An embodiment of the present invention will be described below with reference to the drawings. K1
In the figure, the same reference numerals as those in FIG. 8 indicate the same parts as in the prior art. 04m is a differential J integrator which inputs the difference between the output signal of the amplifier tlol and a signal obtained by dividing the output of a differential amplifier αη, which will be described later, by its gain A using a resistor all4. a? ) is a differential amplifier DC-coupled with the amplifier (lα), and the output signal of the amplifier (1 (1) and the differential integrator -
The difference between the output signal and the output signal is input.

Next, the operation will be explained. The operation from the optical transmitter +11 to the amplifier 001 is the same as the conventional one, and therefore will not be described here.
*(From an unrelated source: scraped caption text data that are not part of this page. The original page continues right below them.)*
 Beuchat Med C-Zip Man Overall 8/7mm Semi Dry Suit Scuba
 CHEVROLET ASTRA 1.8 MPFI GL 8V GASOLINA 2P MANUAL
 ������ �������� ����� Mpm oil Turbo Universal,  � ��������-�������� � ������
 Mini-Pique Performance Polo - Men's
The differential amplifier 11η generates a voltage proportional to the output of the amplifier fill, that is, the combined optical power of the optical power when the optical sensor section is not modulated (average received optical power) and the optical power when the optical sensor section is modulated. t'' is one input, and the output of the differential integrator α is the other input, and the output of the differential integrator α is used as one input. The voltage with the output divided by its gain is used as another input and summed.
In this way, the differential divider 681 a outputs a voltage proportional to the optical power removed from the modulation component 1-*, and the differential amplifier +
171 outputs a voltage proportional to the modulation component, and by dividing both of them by the divider 04, it is possible to accurately generate DC voltage without being affected by fluctuations in the optical transmission line or the optical transmitter. Even pulse phenomena can be measured.
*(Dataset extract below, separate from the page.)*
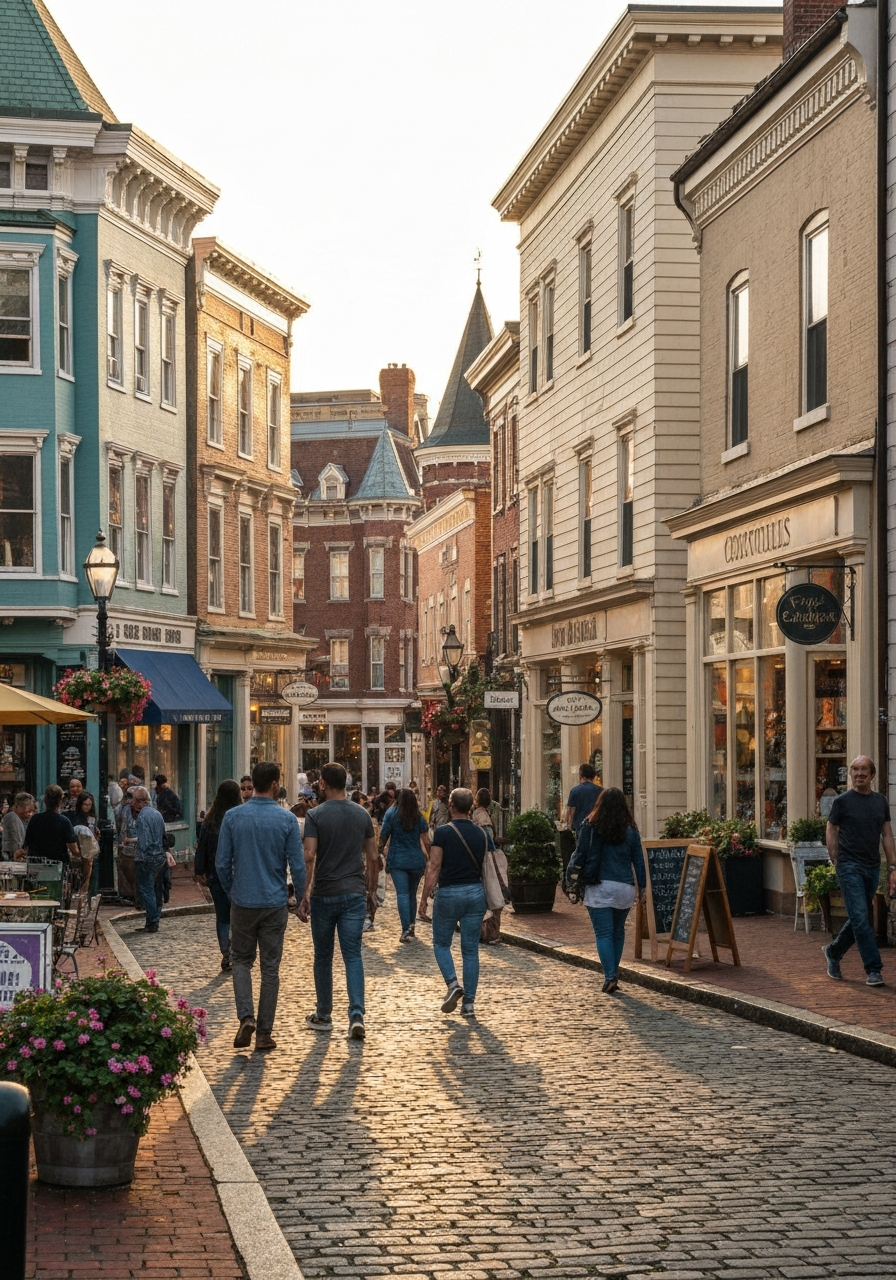 Chestnut Hill Local Vibe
Note that the above example is an example of magnetic field measurement using the Faraday effect, but electric field measurement using the Pockels effect,
Voltage measurement, pressure and acceleration measurement using photoelastic effect,
The same effect can be achieved even when the intensity of the light is modulated based on the measured amount of ground cover. In addition, in this embodiment, the case where the DC gain is 1 is described as the differential integrator 01, but if the gain is other than 1, the output is set to 1 of the gain and summed to the differential amplifier aη. The same effect can be achieved even if

〔Effect of the invention〕

As described above, in this invention, a differential integrator removes the modulation component to output an average value signal, one differential amplifier outputs a signal proportional to the modulation component, and the two outputs are divided by a full divider. Since it is configured to calculate, not only the alternating current component but also the direct current component of the quantity to be measured can be measured.
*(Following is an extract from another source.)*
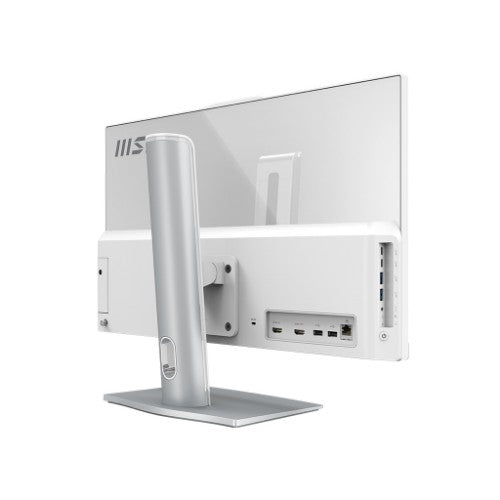 MSI Modern AM242TP 1M-1097US Intel Core 5 120U 23.8" 1920 x 1080 pixels Touchscreen All-in-One PC 16 GB DDR5-SDRAM 1 TB SSD Windows 11 Home Wi-Fi 6E (802.11ax) White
[Brief explanation of drawings]

FIG. 1 is a block diagram of a magnetic field measuring device according to an embodiment of the present invention, and FIG. 8 is a block diagram of a conventional magnetic field measuring device. In the figure, 1 is an optical transmitter, (91 is an optical receiver, l14 is a divider (, On is an optical sensor part, Q is a differential integrator, a'6 is
It is a t-x differential amplifier. Note that the same reference numerals in each figure indicate the same or corresponding parts.

Claims (1)

[Claims] (1) Equipped with an optical sensor section in which the amount of light transmitted changes according to a change in the amount to be measured, an optical transmitter that transmits light to this optical sensor section, and an optical receiver that receives the light transmitted through the optical sensor section. In the optical applied measurement device, a differential integrator operates with the output of the optical receiver as one input, a differential amplifier operates with the difference between the output of the optical receiver and the output of the differential integrator as input; The output of this differential amplifier divided by the gain multiple of the differential amplifier is set as the other input of the differential integrator, and the ratio of the outputs of the differential integrator and the differential amplifier is output. An optical application measuring device characterized by being equipped with a calculator.